What the organic label does not mean, in any way, is that the animals were cared for humanely. Factory farmed, incredibly confined chickens, can still be labeled organic. To us, the humanity and welfare of our animals is the NUMBER ONE priority for us, so we don’t think our focus should be on the organic label. In addition, with expanding our operation and moving to a much larger property, we cannot have organic certification for quite some time, even following organic principles. During that time, while following organic principles, we cannot be labeled as organic.
In order for our birds to be labeled organic, they would have to be driven for many hours at the end of their life to a certified organic processing plant, a trade-off we are not willing to make. Instead, we choose to work with local USDA certified processors that we can know firsthand have the quality and integrity that we depend on. The meat is still processed under inspection so we can make our delicious bone broth, and, we can get our birds to these processors with minimal stress. This is far more important than any label we could include on our products.
You can trust that our chickens are the healthiest you can find, and that we don’t use chemicals on our farm. Our chickens eat only the finest, locally milled, non-gmo feed. We practice holistic, regenerative farming principles, and care for our animals, farm and land to a degree beyond what any label can confirm. On just about every level, food from your local farmers either on-farm or at the farmers market, is better for you AND the environment than any product graced with a label inside the grocery store. If we are going to change the way we eat, people must look deeper.
We care deeply about the welfare of our animals. To us, this is far more important than any other issue. See the question above.
A better questions is probably, “Do you use excessive antibiotics?” Never. Do we use preventative antibiotics? Eeek. Absolutely not.
When an animal is sick or injured, or has an infection, of course we treat it. What we do not do is allow that animal into the food supply on our farm. Once treated, a chicken is placed in our personal family flock. We wait the appropriate amount of time for a withdrawal from whatever medication they may have needed and they live out their lives in our family flock. When an animal has been stressed, we don’t think it is good to eat their meat and we don’t want you to, either. Everyone knows that stress causes awful things inside the body, and we should all do what we can to avoid it in ourselves and in the animals we eat.
We chose to raise only heritage and slow growing broiler breeds of poultry because they are more healthy than conventional chickens raised for meat, and they rarely get sick or injured. They also are capable of living a full, extended life. From time to time (sometimes more often than may be “profitable”) we pass out pardons to special chickens in our flock.Birds that play with our son and enjoy our company or ones with special story are removed from the food supply on the farm to join our band of merry misfits.

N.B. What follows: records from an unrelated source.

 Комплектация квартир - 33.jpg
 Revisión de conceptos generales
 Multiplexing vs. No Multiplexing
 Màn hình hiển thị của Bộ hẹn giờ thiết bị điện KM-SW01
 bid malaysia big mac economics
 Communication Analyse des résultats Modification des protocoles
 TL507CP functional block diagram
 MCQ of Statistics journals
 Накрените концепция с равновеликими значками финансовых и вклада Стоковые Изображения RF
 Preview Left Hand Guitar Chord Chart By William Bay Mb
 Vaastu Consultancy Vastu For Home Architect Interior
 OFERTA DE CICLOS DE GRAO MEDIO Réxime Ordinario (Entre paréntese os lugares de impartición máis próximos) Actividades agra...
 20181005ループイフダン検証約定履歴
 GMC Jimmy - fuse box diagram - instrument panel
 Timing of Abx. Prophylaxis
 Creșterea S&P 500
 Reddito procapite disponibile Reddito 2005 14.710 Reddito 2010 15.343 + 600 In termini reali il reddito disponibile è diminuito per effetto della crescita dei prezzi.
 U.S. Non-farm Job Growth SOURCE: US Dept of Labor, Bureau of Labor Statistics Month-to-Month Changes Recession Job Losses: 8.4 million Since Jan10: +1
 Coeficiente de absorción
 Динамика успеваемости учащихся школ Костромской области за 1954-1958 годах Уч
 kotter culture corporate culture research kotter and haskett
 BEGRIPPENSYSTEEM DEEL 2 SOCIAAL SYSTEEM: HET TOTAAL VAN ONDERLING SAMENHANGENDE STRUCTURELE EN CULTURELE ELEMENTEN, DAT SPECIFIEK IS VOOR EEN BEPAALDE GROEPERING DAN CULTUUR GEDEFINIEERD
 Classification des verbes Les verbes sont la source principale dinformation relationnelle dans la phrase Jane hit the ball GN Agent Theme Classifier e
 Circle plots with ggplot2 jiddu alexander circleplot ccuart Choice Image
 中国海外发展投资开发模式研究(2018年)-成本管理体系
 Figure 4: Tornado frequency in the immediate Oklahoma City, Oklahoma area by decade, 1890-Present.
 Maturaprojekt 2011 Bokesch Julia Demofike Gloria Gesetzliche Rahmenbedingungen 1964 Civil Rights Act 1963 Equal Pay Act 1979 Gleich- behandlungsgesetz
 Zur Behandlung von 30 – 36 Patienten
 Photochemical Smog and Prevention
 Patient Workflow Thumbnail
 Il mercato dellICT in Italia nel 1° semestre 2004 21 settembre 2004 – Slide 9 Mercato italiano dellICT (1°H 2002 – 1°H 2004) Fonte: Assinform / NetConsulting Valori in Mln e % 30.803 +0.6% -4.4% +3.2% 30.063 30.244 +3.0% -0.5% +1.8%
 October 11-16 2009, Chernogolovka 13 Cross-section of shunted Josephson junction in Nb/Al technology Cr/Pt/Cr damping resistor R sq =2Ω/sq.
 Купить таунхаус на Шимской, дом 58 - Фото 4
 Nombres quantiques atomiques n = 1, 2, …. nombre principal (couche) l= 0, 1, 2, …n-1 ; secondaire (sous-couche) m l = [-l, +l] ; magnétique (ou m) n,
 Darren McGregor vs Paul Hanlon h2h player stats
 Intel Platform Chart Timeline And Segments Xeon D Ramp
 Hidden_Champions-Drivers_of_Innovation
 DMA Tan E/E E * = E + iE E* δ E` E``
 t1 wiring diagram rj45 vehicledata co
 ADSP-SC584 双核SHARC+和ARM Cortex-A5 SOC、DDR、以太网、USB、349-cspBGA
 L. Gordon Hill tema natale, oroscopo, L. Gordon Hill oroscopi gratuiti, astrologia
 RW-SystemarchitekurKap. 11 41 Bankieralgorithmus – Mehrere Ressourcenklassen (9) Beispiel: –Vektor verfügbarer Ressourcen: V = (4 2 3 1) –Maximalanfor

Part of our desire to raise and improve a heritage breed of poultry is to create a truly sustainable line of poultry that is resistant to disease and infections. Selectively breeding chickens over generations solely for size and based off of factory farming principles has lead to antibiotic resistance and weak immune systems in commercial poultry.
Our meat birds are the Delaware chickens that you see in most our photos, white birds with black barring (lines) on their necks, wings, and tail. The Delaware chicken used to be incredibly popular as a meat chicken prior to the advent of the modern broiler hybrid. The Delaware chicken is able to breed normally, grows at a healthy rate, and is full of vigor and health. Breeding, improving, and raising the Delaware chicken for our bone broth allows us to reduce our reliance on corporate farming.
We also grow slow-growing broiler chickens that deliver a meatier bird that our customers are more used to, and are far healthier than their typical industry counterparts.